- PROMPT 1
In the swim blog post on counting strokes, rewrite the passage that begins at the words "Terry Laughlin's Blog, page" and stops after "counting for you.", putting "Matthew" in place of "Mat".
- PROMPT 2
Pick up the swim blog post on counting strokes at the point where it ends and carry it forward.

[EXCERPT Boundary: Start]

Terry Laughlin's Blog, page 26
February 1, 2014
Why I Count Strokes the Conscious (‘Hard’) Way
Earlier this month, TI Coach (and ‘Head Librarian’ of the TI Swim Academy) Mat Hudson wrote a blog titled Why Count Strokes?
I urge you to read it — all the way through. It’s packed with invaluable insight and clear, compelling explanation. At the top, Mat enumerates his reasons for counting strokes. My favorites include:
Counting strokes is the first, basic form of objective feedback I can learn and master
It reveals the first critical feature of swimming speed and swimming efficiency.
I can do it myself
I can immediately connect any technique changes I make to an effect on stroke count
No batteries required
Halfway down the page, Mat poses the question of whether we should use a ‘device’ to track stroke count. After all there are numerous watches these days that will take care of counting for you.
Counting ‘au naturel’ — in your head — is harder, as Mat acknowledges: Just because it is hard to do at first, don’t be intimidated by the work you need to do to develop the habit.
I’ve made the same choice.
Actually, there wasn’t a choice when I started counting–in 1972 as a college senior. No one had suggested I count strokes, but I thought–as long as I could–why not?
The only information to be had about the repeats we did in training came after I stopped swimming and looked at the pace clock. As we did at least one 800-yard swim in every workout, a times that could mean waiting 9 or more minutes to get feedback. I began counting strokes because I thought it might be better to have some kind of feedback every lap — i.e. every 16 to 18 seconds.

[EXCERPT Boundary: End]
[DATASET SECTION Boundary: Start]

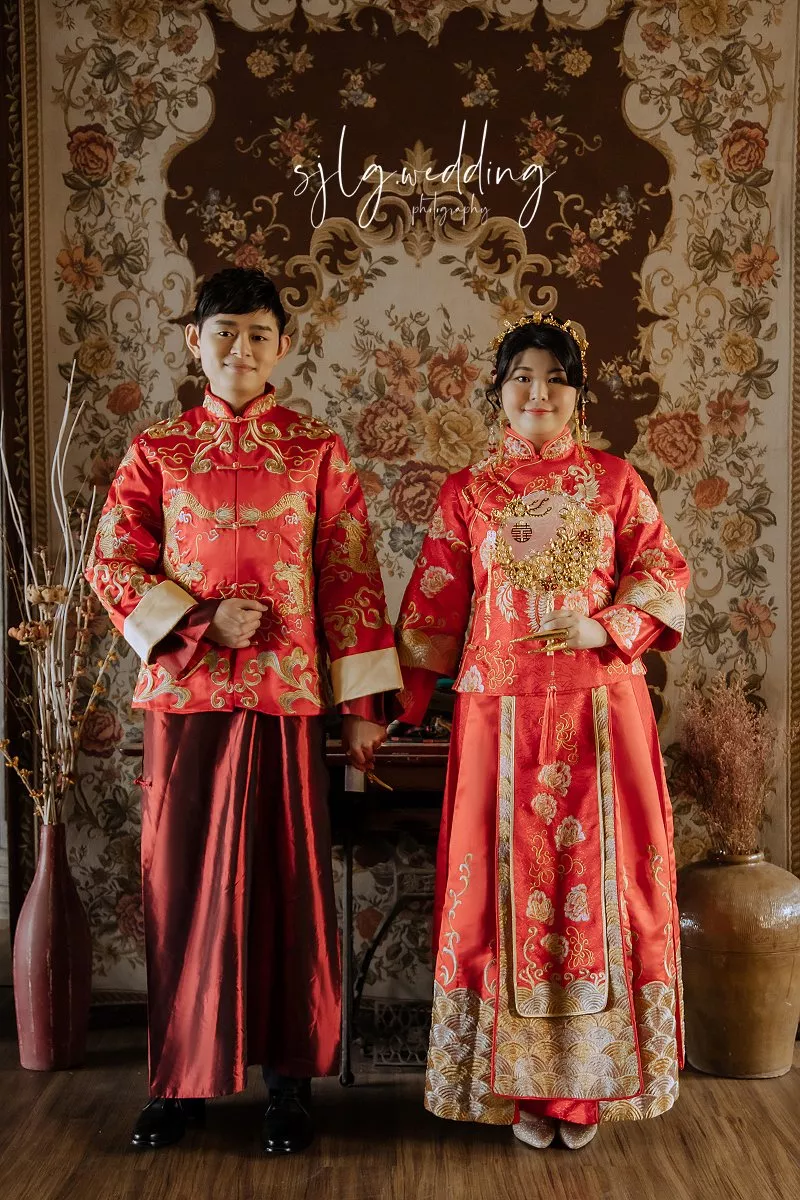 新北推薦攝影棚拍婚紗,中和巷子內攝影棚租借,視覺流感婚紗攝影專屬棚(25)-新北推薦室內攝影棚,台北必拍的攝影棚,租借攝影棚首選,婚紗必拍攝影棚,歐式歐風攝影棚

[DATASET SECTION Boundary: End]

- TASK RESULT 1
Terry Laughlin's Blog, page 26
February 1, 2014
Why I Count Strokes the Conscious (‘Hard’) Way
Earlier this month, TI Coach (and ‘Head Librarian’ of the TI Swim Academy) Matthew Hudson wrote a blog titled Why Count Strokes?
I urge you to read it — all the way through. It’s packed with invaluable insight and clear, compelling explanation. At the top, Matthew enumerates his reasons for counting strokes. My favorites include:
Counting strokes is the first, basic form of objective feedback I can learn and master
It reveals the first critical feature of swimming speed and swimming efficiency.
I can do it myself
I can immediately connect any technique changes I make to an effect on stroke count
No batteries required
Halfway down the page, Matthew poses the question of whether we should use a ‘device’ to track stroke count. After all there are numerous watches these days that will take care of counting for you.

- TASK RESULT 2
Almost 40 years later I got a watch which could record stroke count, length, and rate during a swim. At the push of a button, I could review all that data immediately after a swim. I enjoyed playing with my new toy for a week or two but, after using it no more than 8 or 10 times, I lost interest and went back to counting the hard/conscious way.
Why? For the same reason I’d started counting 40 years earlier. The watch gave a lot more detailed feedback than the pace clock, but still wouldn’t deliver it until after I finished swimming. I want feedback throughout my swim. So I count strokes. Always. In fact, it’s become such a habit, it’s sometimes hard for me to turn off the ‘automatic counter’ in my head.
That’s good. It means that after years of counting, the act of doing so requires so little ‘brainpower’ that I have a lot of free space. For sequencing through internal, external, and visualizing focal points. For noticing subtle changes in my stroke. For tracking my finishing and sendoff time, while doing more complex forms of interval repeats. Etc.
Here are a few more reasons (of many) why I prefer to count myself:
1) Conscious counting is a way of staying present with my swimming. It acts like a mantra, converting any lap into a moving meditation.
2) Counting consciously – while looking for familiar ‘landmarks’ in the pool – a line across the bottom halfway, or the backstroke flags heading into the wall — provide additional ways of verifying that I’m staying efficient.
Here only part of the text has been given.